* _WHAT YOU NEED TO DO_: Reproduce all of the data below, swapping every "furthest" for "farthest" and changing nothing else. Omit the pictures from your output.

==== ENTRIES SHOWN

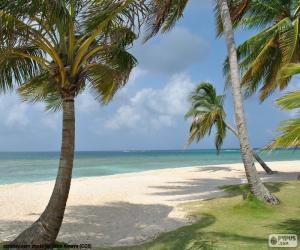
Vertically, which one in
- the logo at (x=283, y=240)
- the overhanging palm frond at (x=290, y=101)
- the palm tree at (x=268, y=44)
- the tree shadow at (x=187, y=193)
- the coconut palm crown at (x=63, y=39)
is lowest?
the tree shadow at (x=187, y=193)

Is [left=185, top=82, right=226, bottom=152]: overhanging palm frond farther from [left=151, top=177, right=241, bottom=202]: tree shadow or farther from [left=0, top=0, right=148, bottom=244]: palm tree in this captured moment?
[left=0, top=0, right=148, bottom=244]: palm tree

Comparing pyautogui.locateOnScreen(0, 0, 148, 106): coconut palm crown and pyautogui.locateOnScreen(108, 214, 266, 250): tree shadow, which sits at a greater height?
pyautogui.locateOnScreen(0, 0, 148, 106): coconut palm crown

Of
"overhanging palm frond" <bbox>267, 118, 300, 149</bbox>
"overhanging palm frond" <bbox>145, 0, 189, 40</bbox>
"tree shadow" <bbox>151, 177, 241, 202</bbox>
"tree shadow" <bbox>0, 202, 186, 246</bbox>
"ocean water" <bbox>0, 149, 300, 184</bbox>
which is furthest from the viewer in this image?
"ocean water" <bbox>0, 149, 300, 184</bbox>

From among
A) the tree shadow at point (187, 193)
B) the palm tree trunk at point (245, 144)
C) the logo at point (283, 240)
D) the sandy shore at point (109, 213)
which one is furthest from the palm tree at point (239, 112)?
the logo at point (283, 240)

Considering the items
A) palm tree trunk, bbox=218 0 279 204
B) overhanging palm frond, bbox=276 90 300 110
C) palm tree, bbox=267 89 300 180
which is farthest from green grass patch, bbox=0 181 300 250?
overhanging palm frond, bbox=276 90 300 110

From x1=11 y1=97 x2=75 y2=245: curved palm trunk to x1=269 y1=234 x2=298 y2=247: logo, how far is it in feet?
11.8

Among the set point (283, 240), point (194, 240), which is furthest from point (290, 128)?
point (194, 240)

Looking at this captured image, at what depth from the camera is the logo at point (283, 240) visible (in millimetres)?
6501

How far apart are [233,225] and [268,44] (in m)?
8.03

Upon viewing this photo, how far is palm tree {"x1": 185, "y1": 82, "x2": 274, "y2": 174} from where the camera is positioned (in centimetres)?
1902

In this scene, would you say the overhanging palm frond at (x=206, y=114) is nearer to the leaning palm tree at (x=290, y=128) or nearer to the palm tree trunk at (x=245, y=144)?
the palm tree trunk at (x=245, y=144)

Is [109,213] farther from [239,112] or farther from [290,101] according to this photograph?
[290,101]

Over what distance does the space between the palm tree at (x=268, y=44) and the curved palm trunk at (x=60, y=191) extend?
8088mm

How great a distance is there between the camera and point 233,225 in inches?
329
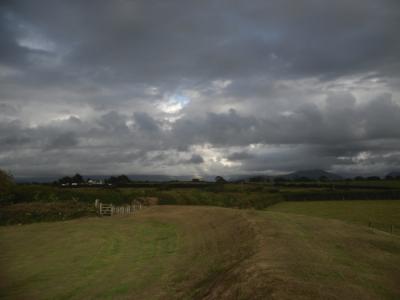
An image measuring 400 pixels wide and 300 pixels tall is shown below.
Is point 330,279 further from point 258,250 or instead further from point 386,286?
point 258,250

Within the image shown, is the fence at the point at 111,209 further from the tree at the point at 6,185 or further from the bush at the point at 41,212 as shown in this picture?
the tree at the point at 6,185

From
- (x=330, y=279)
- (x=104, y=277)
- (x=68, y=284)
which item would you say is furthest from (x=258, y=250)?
(x=68, y=284)

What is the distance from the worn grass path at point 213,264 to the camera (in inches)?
486

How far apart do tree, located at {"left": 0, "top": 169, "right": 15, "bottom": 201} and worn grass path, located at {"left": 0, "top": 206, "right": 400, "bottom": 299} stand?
21110mm

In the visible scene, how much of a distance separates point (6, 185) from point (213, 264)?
43.6 meters

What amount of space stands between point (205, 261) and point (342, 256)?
695 cm

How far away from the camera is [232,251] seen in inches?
773

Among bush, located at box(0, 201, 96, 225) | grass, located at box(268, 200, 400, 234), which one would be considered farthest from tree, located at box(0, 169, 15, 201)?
grass, located at box(268, 200, 400, 234)

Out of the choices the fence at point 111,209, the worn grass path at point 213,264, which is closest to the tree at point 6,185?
the fence at point 111,209

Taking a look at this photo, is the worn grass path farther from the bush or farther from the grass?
the grass

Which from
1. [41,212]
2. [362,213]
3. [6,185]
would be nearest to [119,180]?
[6,185]

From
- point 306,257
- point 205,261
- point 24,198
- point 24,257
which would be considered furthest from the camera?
point 24,198

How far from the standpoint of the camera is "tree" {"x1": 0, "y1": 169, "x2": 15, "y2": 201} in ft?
162

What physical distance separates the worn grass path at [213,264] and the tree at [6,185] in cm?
2111
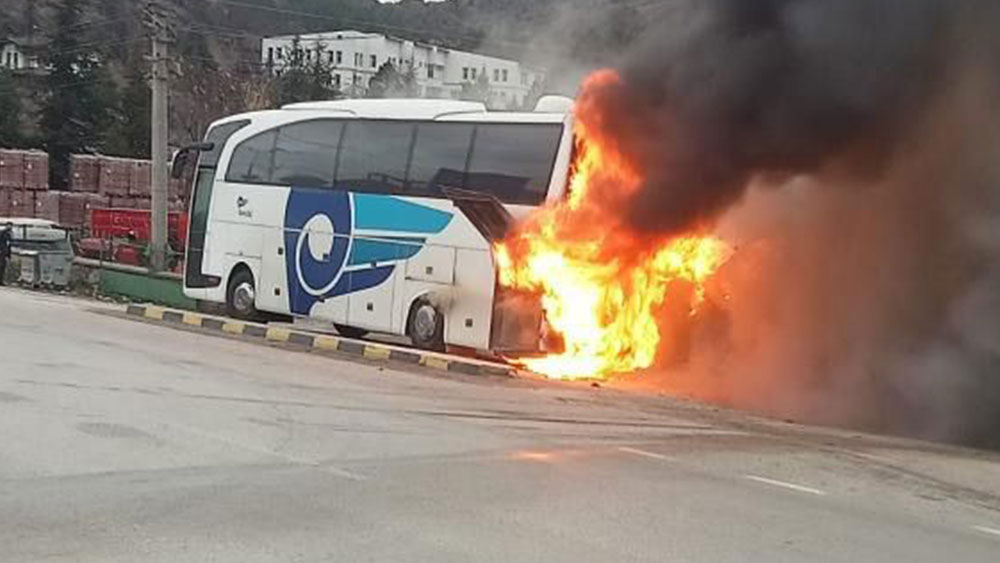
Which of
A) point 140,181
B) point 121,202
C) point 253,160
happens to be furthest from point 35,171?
point 253,160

========

* _SOLUTION TO THIS EXERCISE_:
Vertically, which one in
- the logo at (x=283, y=240)
- the overhanging palm frond at (x=290, y=101)
- the palm tree at (x=268, y=44)
- the tree shadow at (x=187, y=193)
- the coconut palm crown at (x=63, y=39)
is lowest?
the tree shadow at (x=187, y=193)

Is [left=185, top=82, right=226, bottom=152]: overhanging palm frond farther from [left=151, top=177, right=241, bottom=202]: tree shadow or farther from [left=0, top=0, right=148, bottom=244]: palm tree in this captured moment?
[left=0, top=0, right=148, bottom=244]: palm tree

Comparing pyautogui.locateOnScreen(0, 0, 148, 106): coconut palm crown and pyautogui.locateOnScreen(108, 214, 266, 250): tree shadow, which sits at a greater height?
pyautogui.locateOnScreen(0, 0, 148, 106): coconut palm crown

Of
"overhanging palm frond" <bbox>267, 118, 300, 149</bbox>
"overhanging palm frond" <bbox>145, 0, 189, 40</bbox>
"tree shadow" <bbox>151, 177, 241, 202</bbox>
"tree shadow" <bbox>0, 202, 186, 246</bbox>
"ocean water" <bbox>0, 149, 300, 184</bbox>
which is farthest from the viewer in this image?
"ocean water" <bbox>0, 149, 300, 184</bbox>

From among
A) the tree shadow at point (187, 193)
B) the palm tree trunk at point (245, 144)
C) the logo at point (283, 240)
D) the sandy shore at point (109, 213)
which one is farthest from the palm tree at point (239, 112)?
the logo at point (283, 240)

Considering the items
A) palm tree trunk, bbox=218 0 279 204
B) overhanging palm frond, bbox=276 90 300 110
C) palm tree, bbox=267 89 300 180
which is farthest from green grass patch, bbox=0 181 300 250?
overhanging palm frond, bbox=276 90 300 110

From x1=11 y1=97 x2=75 y2=245: curved palm trunk to x1=269 y1=234 x2=298 y2=247: logo, how far is it in feet?
11.8

Among the set point (283, 240), point (194, 240), which is farthest from point (290, 128)?
point (194, 240)

Looking at this captured image, at what depth from the camera is the logo at point (283, 240) visible (in millimetres)?
6501

How far apart are [233,225] and [268,44] (in m)?
8.03

Upon viewing this photo, how far is palm tree {"x1": 185, "y1": 82, "x2": 274, "y2": 174} from where the camera is positioned (in centimetres)?
1902

In this scene, would you say the overhanging palm frond at (x=206, y=114) is nearer to the leaning palm tree at (x=290, y=128) or nearer to the palm tree trunk at (x=245, y=144)?
the palm tree trunk at (x=245, y=144)

Is [109,213] farther from [239,112] or farther from [290,101] according to this photograph?
[290,101]

Over what distance does the space between the palm tree at (x=268, y=44) and the curved palm trunk at (x=60, y=191) extend?
8088mm

How great a distance is there between the camera and point 233,225 in inches?
329
An image measuring 400 pixels wide and 300 pixels tall is shown below.
Is point 330,279 further from point 258,250 or instead further from point 386,286?
point 258,250

Within the image shown, is the fence at the point at 111,209 further from the tree at the point at 6,185 or further from the bush at the point at 41,212 as shown in this picture?
the tree at the point at 6,185

From
- (x=330, y=279)
- (x=104, y=277)
- (x=68, y=284)
which item would you say is farthest from (x=258, y=250)?
(x=68, y=284)

What is the distance from the worn grass path at point 213,264 to the camera (in inches)?
486

How far apart do tree, located at {"left": 0, "top": 169, "right": 15, "bottom": 201} and worn grass path, located at {"left": 0, "top": 206, "right": 400, "bottom": 299} stand?
21110mm

In the visible scene, how much of a distance separates point (6, 185) from point (213, 264)?
43.6 meters

What amount of space stands between point (205, 261) and point (342, 256)?
695 cm

How far away from the camera is [232,251] seen in inches?
773

Among bush, located at box(0, 201, 96, 225) | grass, located at box(268, 200, 400, 234), which one would be considered farthest from tree, located at box(0, 169, 15, 201)?
grass, located at box(268, 200, 400, 234)

Out of the choices the fence at point 111,209, the worn grass path at point 213,264, which is closest to the tree at point 6,185?
the fence at point 111,209

Taking a look at this photo, is the worn grass path farther from the bush or farther from the grass?
the grass

Which from
1. [41,212]
2. [362,213]
3. [6,185]
would be nearest to [119,180]?
[6,185]

From
- point 306,257
- point 205,261
- point 24,198
- point 24,257
which would be considered farthest from the camera?
point 24,198

How far from the standpoint of the camera is "tree" {"x1": 0, "y1": 169, "x2": 15, "y2": 201} in ft?
162

What physical distance separates the worn grass path at [213,264] and the tree at [6,185] in cm?
2111
Which of
A) point 140,181
B) point 121,202
C) point 253,160
happens to be farthest from point 35,171?
point 253,160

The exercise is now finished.